┌─ Fragment dokumentu

To jest tylko wersja do druku, aby zobaczyć pełną wersję tematu, kliknij TUTAJ
Forum Fundacji Warta Goldena
Forum organizacji pomagającej psom rasy Golden Retriever w potrzebie.

PSY FUNDACYJNE W NOWYCH DOMACH - CEZAR ma już dom w Warszawie - 498

Waniliowa Paula - 2018-03-07, 12:21
Temat postu: CEZAR ma już dom w Warszawie - 498
Kochani wczoraj pod opiekę fundacji trafił 5 letni Cezar.
To wspaniały pies, który niestety 4 lata życia spędził na podwórku... :( Koniec końców opiekunowie psa go oddali i może zacząć nowe życie...
Jasiek i Justyna, którzy adopotowali Lenora i Nestora podjęli się wyzwania opieki tymczasowej nad Cezarem. Wiemy o nim : jest mega wesoły i łagodny, ma adhd, uwielbia spacerować, cieszy się na człowieka. Chłopak jest trochę dziki, zdarza mu się znaczyć teren w mieszkaniu, każdy ruch wywołuje w nim ciekawość i emocje. Musimy dać mu trochę czasu na aklimatyzację.


JJ, Lenor and Nestor - 2018-03-07, 12:54

Cześć!!

Jestem sobie Cezar mam 5 latek




Wczoraj popołudniu udałem się na długą przejażdżkę samochodem,
podróż mineła mi spokojonie, a w czasie jazdy trzymałem sobie czapkę.

Podróz była dość długa, ale dzielnie ją zniosłem. Gdy samochód się zatrzymał szybko musiałem zaznaczy swój teren, aby każdy wiedział, że JA CEZAR przyjechałem do miasta.

Spotkałem się z całą ferajną, a gdy się już sobą niecieszyliśmy udaliśmy się na błotny spacer
i wiecie co? Wszyscy byli w szoku, że ja idę spokojnie na smyczy !:D
Po spacerze jeszcze sobie pobiegalismy we 3 za bramą, a następnie zostałem zabrany do mieszkania. Jasiu chciał mnie wytrzeć bo byłem brudny i po chwili nawet nam się to udało. :)
Co prawda gdy już mogłem wejść bez błota do mieszkania to chwyciłem za buta i chciałem uciec, ale niestety nie dali mi :D ...

Tak wyglądały moje pierwsze sekundy w mieszkaniu. Po jakimś czasie dołączyli do mnie pozostali (Nestor i Lenor)

Próbowałem dzisiaj wielu nowych smaków, ale jakoś wołowina, szynka, ser, jajko to nie moje smaki, myślę, że jak kosztowałem to wyglądałem jak dziecko kosztujące szpinak



Gdy moje emocje już opadły to poszliśmy na wieczorny spacer i powiem wam, ze chyba się dogadałem z chłopakami, gdyż szliśmy razem na smyczy :)




Przed pójściem spać dostałem coś na tył karku, i moi nowi przyjaciele też, jestem ciekaw co to? Trochę się wierciłem bo to coś dziwnego, ale niestety wylał mi to na kark, mam nadzieję, że od tego nie umrzemy !

└─

Polecenie 1: Wymień wszystkie produkty, których Cezar według wpisu o jego przybyciu spróbował, a które mu nie smakowały.
Polecenie 2: Kontynuuj wpis o pierwszym dniu Cezara w nowym mieszkaniu, zaczynając po jego ostatnim zdaniu.

┌─ Fragment zbioru danych

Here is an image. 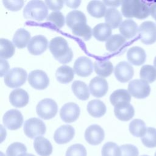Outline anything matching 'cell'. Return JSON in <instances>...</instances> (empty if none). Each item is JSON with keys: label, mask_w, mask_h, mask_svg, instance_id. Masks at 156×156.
I'll list each match as a JSON object with an SVG mask.
<instances>
[{"label": "cell", "mask_w": 156, "mask_h": 156, "mask_svg": "<svg viewBox=\"0 0 156 156\" xmlns=\"http://www.w3.org/2000/svg\"><path fill=\"white\" fill-rule=\"evenodd\" d=\"M104 131L98 124H93L88 127L85 132V138L88 143L91 145H98L104 139Z\"/></svg>", "instance_id": "obj_12"}, {"label": "cell", "mask_w": 156, "mask_h": 156, "mask_svg": "<svg viewBox=\"0 0 156 156\" xmlns=\"http://www.w3.org/2000/svg\"><path fill=\"white\" fill-rule=\"evenodd\" d=\"M29 84L35 89L44 90L49 85V79L46 73L39 69L31 71L28 76Z\"/></svg>", "instance_id": "obj_10"}, {"label": "cell", "mask_w": 156, "mask_h": 156, "mask_svg": "<svg viewBox=\"0 0 156 156\" xmlns=\"http://www.w3.org/2000/svg\"><path fill=\"white\" fill-rule=\"evenodd\" d=\"M74 76L73 69L66 65L60 66L56 71L55 76L57 80L62 83H68L73 80Z\"/></svg>", "instance_id": "obj_29"}, {"label": "cell", "mask_w": 156, "mask_h": 156, "mask_svg": "<svg viewBox=\"0 0 156 156\" xmlns=\"http://www.w3.org/2000/svg\"><path fill=\"white\" fill-rule=\"evenodd\" d=\"M114 113L118 119L127 121L133 118L135 110L130 102H120L115 106Z\"/></svg>", "instance_id": "obj_18"}, {"label": "cell", "mask_w": 156, "mask_h": 156, "mask_svg": "<svg viewBox=\"0 0 156 156\" xmlns=\"http://www.w3.org/2000/svg\"><path fill=\"white\" fill-rule=\"evenodd\" d=\"M133 73L134 71L132 65L124 61L118 63L114 69V74L116 79L122 83L130 80L133 76Z\"/></svg>", "instance_id": "obj_13"}, {"label": "cell", "mask_w": 156, "mask_h": 156, "mask_svg": "<svg viewBox=\"0 0 156 156\" xmlns=\"http://www.w3.org/2000/svg\"><path fill=\"white\" fill-rule=\"evenodd\" d=\"M94 68L96 73L101 77H108L113 71V64L107 60H96L94 63Z\"/></svg>", "instance_id": "obj_28"}, {"label": "cell", "mask_w": 156, "mask_h": 156, "mask_svg": "<svg viewBox=\"0 0 156 156\" xmlns=\"http://www.w3.org/2000/svg\"><path fill=\"white\" fill-rule=\"evenodd\" d=\"M34 147L36 152L40 156H49L52 152V146L51 142L41 136L35 138Z\"/></svg>", "instance_id": "obj_21"}, {"label": "cell", "mask_w": 156, "mask_h": 156, "mask_svg": "<svg viewBox=\"0 0 156 156\" xmlns=\"http://www.w3.org/2000/svg\"><path fill=\"white\" fill-rule=\"evenodd\" d=\"M93 63L87 57H80L76 59L74 64V71L81 77H87L93 72Z\"/></svg>", "instance_id": "obj_17"}, {"label": "cell", "mask_w": 156, "mask_h": 156, "mask_svg": "<svg viewBox=\"0 0 156 156\" xmlns=\"http://www.w3.org/2000/svg\"><path fill=\"white\" fill-rule=\"evenodd\" d=\"M1 156H4V154H3V153H2V152H1Z\"/></svg>", "instance_id": "obj_52"}, {"label": "cell", "mask_w": 156, "mask_h": 156, "mask_svg": "<svg viewBox=\"0 0 156 156\" xmlns=\"http://www.w3.org/2000/svg\"><path fill=\"white\" fill-rule=\"evenodd\" d=\"M46 21L54 24L57 28H61L65 24L64 15L59 11L53 12L48 15L46 18Z\"/></svg>", "instance_id": "obj_41"}, {"label": "cell", "mask_w": 156, "mask_h": 156, "mask_svg": "<svg viewBox=\"0 0 156 156\" xmlns=\"http://www.w3.org/2000/svg\"><path fill=\"white\" fill-rule=\"evenodd\" d=\"M64 1L68 7L73 8V9H76V8L78 7L81 2L80 1H78V0H73V1L66 0V1Z\"/></svg>", "instance_id": "obj_47"}, {"label": "cell", "mask_w": 156, "mask_h": 156, "mask_svg": "<svg viewBox=\"0 0 156 156\" xmlns=\"http://www.w3.org/2000/svg\"><path fill=\"white\" fill-rule=\"evenodd\" d=\"M91 28L87 23H80L72 28L73 34L84 40H89L92 35Z\"/></svg>", "instance_id": "obj_36"}, {"label": "cell", "mask_w": 156, "mask_h": 156, "mask_svg": "<svg viewBox=\"0 0 156 156\" xmlns=\"http://www.w3.org/2000/svg\"><path fill=\"white\" fill-rule=\"evenodd\" d=\"M2 121L5 127L9 130H14L21 127L23 122V117L20 111L16 109H11L5 113Z\"/></svg>", "instance_id": "obj_9"}, {"label": "cell", "mask_w": 156, "mask_h": 156, "mask_svg": "<svg viewBox=\"0 0 156 156\" xmlns=\"http://www.w3.org/2000/svg\"><path fill=\"white\" fill-rule=\"evenodd\" d=\"M0 76L1 77H2L5 74H6L8 72L9 68V65L8 63V62L3 58L0 59Z\"/></svg>", "instance_id": "obj_46"}, {"label": "cell", "mask_w": 156, "mask_h": 156, "mask_svg": "<svg viewBox=\"0 0 156 156\" xmlns=\"http://www.w3.org/2000/svg\"><path fill=\"white\" fill-rule=\"evenodd\" d=\"M121 156H138V148L130 144H123L120 146Z\"/></svg>", "instance_id": "obj_43"}, {"label": "cell", "mask_w": 156, "mask_h": 156, "mask_svg": "<svg viewBox=\"0 0 156 156\" xmlns=\"http://www.w3.org/2000/svg\"><path fill=\"white\" fill-rule=\"evenodd\" d=\"M154 156H156V152H155V155Z\"/></svg>", "instance_id": "obj_54"}, {"label": "cell", "mask_w": 156, "mask_h": 156, "mask_svg": "<svg viewBox=\"0 0 156 156\" xmlns=\"http://www.w3.org/2000/svg\"><path fill=\"white\" fill-rule=\"evenodd\" d=\"M121 12L126 18L144 19L150 15V5L147 2L139 0H125L121 4Z\"/></svg>", "instance_id": "obj_1"}, {"label": "cell", "mask_w": 156, "mask_h": 156, "mask_svg": "<svg viewBox=\"0 0 156 156\" xmlns=\"http://www.w3.org/2000/svg\"><path fill=\"white\" fill-rule=\"evenodd\" d=\"M48 7L44 2L39 0L30 1L23 10V16L27 20L40 21L48 15Z\"/></svg>", "instance_id": "obj_3"}, {"label": "cell", "mask_w": 156, "mask_h": 156, "mask_svg": "<svg viewBox=\"0 0 156 156\" xmlns=\"http://www.w3.org/2000/svg\"><path fill=\"white\" fill-rule=\"evenodd\" d=\"M137 24L132 20H126L121 23L119 27V32L125 38L130 39L136 36L138 32Z\"/></svg>", "instance_id": "obj_22"}, {"label": "cell", "mask_w": 156, "mask_h": 156, "mask_svg": "<svg viewBox=\"0 0 156 156\" xmlns=\"http://www.w3.org/2000/svg\"><path fill=\"white\" fill-rule=\"evenodd\" d=\"M140 76L142 80L152 83L156 80V68L149 65H144L140 69Z\"/></svg>", "instance_id": "obj_37"}, {"label": "cell", "mask_w": 156, "mask_h": 156, "mask_svg": "<svg viewBox=\"0 0 156 156\" xmlns=\"http://www.w3.org/2000/svg\"><path fill=\"white\" fill-rule=\"evenodd\" d=\"M46 127L45 124L39 118H32L26 121L24 125V132L25 135L30 138H34L44 135Z\"/></svg>", "instance_id": "obj_6"}, {"label": "cell", "mask_w": 156, "mask_h": 156, "mask_svg": "<svg viewBox=\"0 0 156 156\" xmlns=\"http://www.w3.org/2000/svg\"><path fill=\"white\" fill-rule=\"evenodd\" d=\"M101 152L102 156H121L120 147L112 141L107 142L104 144Z\"/></svg>", "instance_id": "obj_39"}, {"label": "cell", "mask_w": 156, "mask_h": 156, "mask_svg": "<svg viewBox=\"0 0 156 156\" xmlns=\"http://www.w3.org/2000/svg\"><path fill=\"white\" fill-rule=\"evenodd\" d=\"M66 23L69 27L72 29L77 24L87 23V18L83 12L77 10H74L67 14L66 16Z\"/></svg>", "instance_id": "obj_31"}, {"label": "cell", "mask_w": 156, "mask_h": 156, "mask_svg": "<svg viewBox=\"0 0 156 156\" xmlns=\"http://www.w3.org/2000/svg\"><path fill=\"white\" fill-rule=\"evenodd\" d=\"M108 89V83L102 77H94L91 80L89 84L90 92L93 96L96 98H101L105 95Z\"/></svg>", "instance_id": "obj_14"}, {"label": "cell", "mask_w": 156, "mask_h": 156, "mask_svg": "<svg viewBox=\"0 0 156 156\" xmlns=\"http://www.w3.org/2000/svg\"><path fill=\"white\" fill-rule=\"evenodd\" d=\"M130 133L136 137H143L147 130L145 122L140 119H135L130 122L129 126Z\"/></svg>", "instance_id": "obj_34"}, {"label": "cell", "mask_w": 156, "mask_h": 156, "mask_svg": "<svg viewBox=\"0 0 156 156\" xmlns=\"http://www.w3.org/2000/svg\"><path fill=\"white\" fill-rule=\"evenodd\" d=\"M15 48L14 44L10 40L5 38L0 40V57L1 58L7 59L12 57L15 53Z\"/></svg>", "instance_id": "obj_35"}, {"label": "cell", "mask_w": 156, "mask_h": 156, "mask_svg": "<svg viewBox=\"0 0 156 156\" xmlns=\"http://www.w3.org/2000/svg\"><path fill=\"white\" fill-rule=\"evenodd\" d=\"M103 2L105 4V5L109 6V7H112V8L113 7H119L121 4H122V1H104Z\"/></svg>", "instance_id": "obj_48"}, {"label": "cell", "mask_w": 156, "mask_h": 156, "mask_svg": "<svg viewBox=\"0 0 156 156\" xmlns=\"http://www.w3.org/2000/svg\"><path fill=\"white\" fill-rule=\"evenodd\" d=\"M122 15L115 8L107 9L105 15V21L111 28L115 29L120 26L122 21Z\"/></svg>", "instance_id": "obj_23"}, {"label": "cell", "mask_w": 156, "mask_h": 156, "mask_svg": "<svg viewBox=\"0 0 156 156\" xmlns=\"http://www.w3.org/2000/svg\"><path fill=\"white\" fill-rule=\"evenodd\" d=\"M21 156H35V155H34L33 154H23Z\"/></svg>", "instance_id": "obj_50"}, {"label": "cell", "mask_w": 156, "mask_h": 156, "mask_svg": "<svg viewBox=\"0 0 156 156\" xmlns=\"http://www.w3.org/2000/svg\"><path fill=\"white\" fill-rule=\"evenodd\" d=\"M57 110V103L55 101L49 98L42 99L36 107L38 116L44 119H50L54 118L56 115Z\"/></svg>", "instance_id": "obj_5"}, {"label": "cell", "mask_w": 156, "mask_h": 156, "mask_svg": "<svg viewBox=\"0 0 156 156\" xmlns=\"http://www.w3.org/2000/svg\"><path fill=\"white\" fill-rule=\"evenodd\" d=\"M150 14L156 21V2L150 5Z\"/></svg>", "instance_id": "obj_49"}, {"label": "cell", "mask_w": 156, "mask_h": 156, "mask_svg": "<svg viewBox=\"0 0 156 156\" xmlns=\"http://www.w3.org/2000/svg\"><path fill=\"white\" fill-rule=\"evenodd\" d=\"M49 48L54 57L60 63L65 64L71 61L73 53L64 38L57 37L52 38L49 41Z\"/></svg>", "instance_id": "obj_2"}, {"label": "cell", "mask_w": 156, "mask_h": 156, "mask_svg": "<svg viewBox=\"0 0 156 156\" xmlns=\"http://www.w3.org/2000/svg\"><path fill=\"white\" fill-rule=\"evenodd\" d=\"M79 115V107L74 102H68L64 104L60 110L61 119L67 123H71L76 121Z\"/></svg>", "instance_id": "obj_11"}, {"label": "cell", "mask_w": 156, "mask_h": 156, "mask_svg": "<svg viewBox=\"0 0 156 156\" xmlns=\"http://www.w3.org/2000/svg\"><path fill=\"white\" fill-rule=\"evenodd\" d=\"M65 156H87V150L82 144H74L68 147Z\"/></svg>", "instance_id": "obj_42"}, {"label": "cell", "mask_w": 156, "mask_h": 156, "mask_svg": "<svg viewBox=\"0 0 156 156\" xmlns=\"http://www.w3.org/2000/svg\"><path fill=\"white\" fill-rule=\"evenodd\" d=\"M2 3L5 8L11 11H18L24 5V1L22 0L2 1Z\"/></svg>", "instance_id": "obj_44"}, {"label": "cell", "mask_w": 156, "mask_h": 156, "mask_svg": "<svg viewBox=\"0 0 156 156\" xmlns=\"http://www.w3.org/2000/svg\"><path fill=\"white\" fill-rule=\"evenodd\" d=\"M88 113L94 118H100L106 112V107L104 102L98 99L90 101L87 105Z\"/></svg>", "instance_id": "obj_25"}, {"label": "cell", "mask_w": 156, "mask_h": 156, "mask_svg": "<svg viewBox=\"0 0 156 156\" xmlns=\"http://www.w3.org/2000/svg\"><path fill=\"white\" fill-rule=\"evenodd\" d=\"M87 12L95 18H102L105 16L107 9L106 5L102 1H91L87 6Z\"/></svg>", "instance_id": "obj_26"}, {"label": "cell", "mask_w": 156, "mask_h": 156, "mask_svg": "<svg viewBox=\"0 0 156 156\" xmlns=\"http://www.w3.org/2000/svg\"><path fill=\"white\" fill-rule=\"evenodd\" d=\"M112 32V28L106 23H99L95 26L92 30L93 35L96 40L104 41H107Z\"/></svg>", "instance_id": "obj_24"}, {"label": "cell", "mask_w": 156, "mask_h": 156, "mask_svg": "<svg viewBox=\"0 0 156 156\" xmlns=\"http://www.w3.org/2000/svg\"><path fill=\"white\" fill-rule=\"evenodd\" d=\"M48 44V40L44 35H35L30 39L27 45V49L32 55H40L46 50Z\"/></svg>", "instance_id": "obj_15"}, {"label": "cell", "mask_w": 156, "mask_h": 156, "mask_svg": "<svg viewBox=\"0 0 156 156\" xmlns=\"http://www.w3.org/2000/svg\"><path fill=\"white\" fill-rule=\"evenodd\" d=\"M139 38L145 44H151L156 41V24L151 21H144L139 27Z\"/></svg>", "instance_id": "obj_7"}, {"label": "cell", "mask_w": 156, "mask_h": 156, "mask_svg": "<svg viewBox=\"0 0 156 156\" xmlns=\"http://www.w3.org/2000/svg\"><path fill=\"white\" fill-rule=\"evenodd\" d=\"M71 88L73 92L78 99L85 101L89 98V87L85 82L80 80H76L72 83Z\"/></svg>", "instance_id": "obj_30"}, {"label": "cell", "mask_w": 156, "mask_h": 156, "mask_svg": "<svg viewBox=\"0 0 156 156\" xmlns=\"http://www.w3.org/2000/svg\"><path fill=\"white\" fill-rule=\"evenodd\" d=\"M143 144L147 147L153 148L156 147V129L153 127L147 128L145 135L141 138Z\"/></svg>", "instance_id": "obj_38"}, {"label": "cell", "mask_w": 156, "mask_h": 156, "mask_svg": "<svg viewBox=\"0 0 156 156\" xmlns=\"http://www.w3.org/2000/svg\"><path fill=\"white\" fill-rule=\"evenodd\" d=\"M26 146L20 142H15L11 144L6 150L7 156H21L26 154Z\"/></svg>", "instance_id": "obj_40"}, {"label": "cell", "mask_w": 156, "mask_h": 156, "mask_svg": "<svg viewBox=\"0 0 156 156\" xmlns=\"http://www.w3.org/2000/svg\"><path fill=\"white\" fill-rule=\"evenodd\" d=\"M128 91L135 98L144 99L147 97L151 91L149 83L142 79H135L128 85Z\"/></svg>", "instance_id": "obj_8"}, {"label": "cell", "mask_w": 156, "mask_h": 156, "mask_svg": "<svg viewBox=\"0 0 156 156\" xmlns=\"http://www.w3.org/2000/svg\"><path fill=\"white\" fill-rule=\"evenodd\" d=\"M29 98L27 91L22 88H17L13 90L9 95L10 104L17 108L26 106L29 102Z\"/></svg>", "instance_id": "obj_19"}, {"label": "cell", "mask_w": 156, "mask_h": 156, "mask_svg": "<svg viewBox=\"0 0 156 156\" xmlns=\"http://www.w3.org/2000/svg\"><path fill=\"white\" fill-rule=\"evenodd\" d=\"M27 79V72L21 68L11 69L4 76V83L10 88H18L23 85Z\"/></svg>", "instance_id": "obj_4"}, {"label": "cell", "mask_w": 156, "mask_h": 156, "mask_svg": "<svg viewBox=\"0 0 156 156\" xmlns=\"http://www.w3.org/2000/svg\"><path fill=\"white\" fill-rule=\"evenodd\" d=\"M30 40V34L24 29H18L13 37V44L18 48L21 49L28 45Z\"/></svg>", "instance_id": "obj_27"}, {"label": "cell", "mask_w": 156, "mask_h": 156, "mask_svg": "<svg viewBox=\"0 0 156 156\" xmlns=\"http://www.w3.org/2000/svg\"><path fill=\"white\" fill-rule=\"evenodd\" d=\"M154 66L156 68V56L154 58Z\"/></svg>", "instance_id": "obj_51"}, {"label": "cell", "mask_w": 156, "mask_h": 156, "mask_svg": "<svg viewBox=\"0 0 156 156\" xmlns=\"http://www.w3.org/2000/svg\"><path fill=\"white\" fill-rule=\"evenodd\" d=\"M75 130L70 125H63L59 127L54 132V139L59 144L69 142L74 136Z\"/></svg>", "instance_id": "obj_16"}, {"label": "cell", "mask_w": 156, "mask_h": 156, "mask_svg": "<svg viewBox=\"0 0 156 156\" xmlns=\"http://www.w3.org/2000/svg\"><path fill=\"white\" fill-rule=\"evenodd\" d=\"M131 96L128 90L124 89H118L114 91L110 96L111 104L115 106L120 102H130Z\"/></svg>", "instance_id": "obj_33"}, {"label": "cell", "mask_w": 156, "mask_h": 156, "mask_svg": "<svg viewBox=\"0 0 156 156\" xmlns=\"http://www.w3.org/2000/svg\"><path fill=\"white\" fill-rule=\"evenodd\" d=\"M127 58L128 61L132 65L140 66L145 62L146 55L144 50L142 48L133 46L127 51Z\"/></svg>", "instance_id": "obj_20"}, {"label": "cell", "mask_w": 156, "mask_h": 156, "mask_svg": "<svg viewBox=\"0 0 156 156\" xmlns=\"http://www.w3.org/2000/svg\"><path fill=\"white\" fill-rule=\"evenodd\" d=\"M141 156H149L147 155H141Z\"/></svg>", "instance_id": "obj_53"}, {"label": "cell", "mask_w": 156, "mask_h": 156, "mask_svg": "<svg viewBox=\"0 0 156 156\" xmlns=\"http://www.w3.org/2000/svg\"><path fill=\"white\" fill-rule=\"evenodd\" d=\"M126 39L121 35L115 34L111 36L105 43V48L109 52H116L126 43Z\"/></svg>", "instance_id": "obj_32"}, {"label": "cell", "mask_w": 156, "mask_h": 156, "mask_svg": "<svg viewBox=\"0 0 156 156\" xmlns=\"http://www.w3.org/2000/svg\"><path fill=\"white\" fill-rule=\"evenodd\" d=\"M45 4H46L47 7L51 9V10L57 11L60 10L63 6V4L65 3L64 1H45Z\"/></svg>", "instance_id": "obj_45"}]
</instances>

└─

Odpowiedź pisemna 1: wołowina, szynka, ser, jajko

Odpowiedź pisemna 2:
W nocy był spokój, każdy sobie leżał na sowim moiesjcu, a ja swój kawałek podłogi znalazłem koło 1 wtedy się uspokoiłem i poszedłem spać, spałem sobie spokojnie, ale rano jakiś dziwny dzwięk był i musiałem wstać i iść na spacer. Po spacerze moi współlokatorzy zoriętowali się, że w nocy zanzaczyłem kanpę.... Nie byli zadowoleni....

I nie dość, że nie byli zadowoleni to jakoś tak dziwnie się spieszyli, nie chcieli mnie nawet ciagle miziac, troche sie zestresowalem przez to i w brzuchu mnie cos tak scisnelo, ze musialem dac upust emocji i najgorsze jest to ze 2 razy.

Nastepnie wszyscy usiedli do stołu, a chłopaki do swoich misek, każdy chciał jeść razem ze mną, nie miałem nic przeciwko bo niezbyt głodny byłem, cos tam zjadłem, ale nie za dużo.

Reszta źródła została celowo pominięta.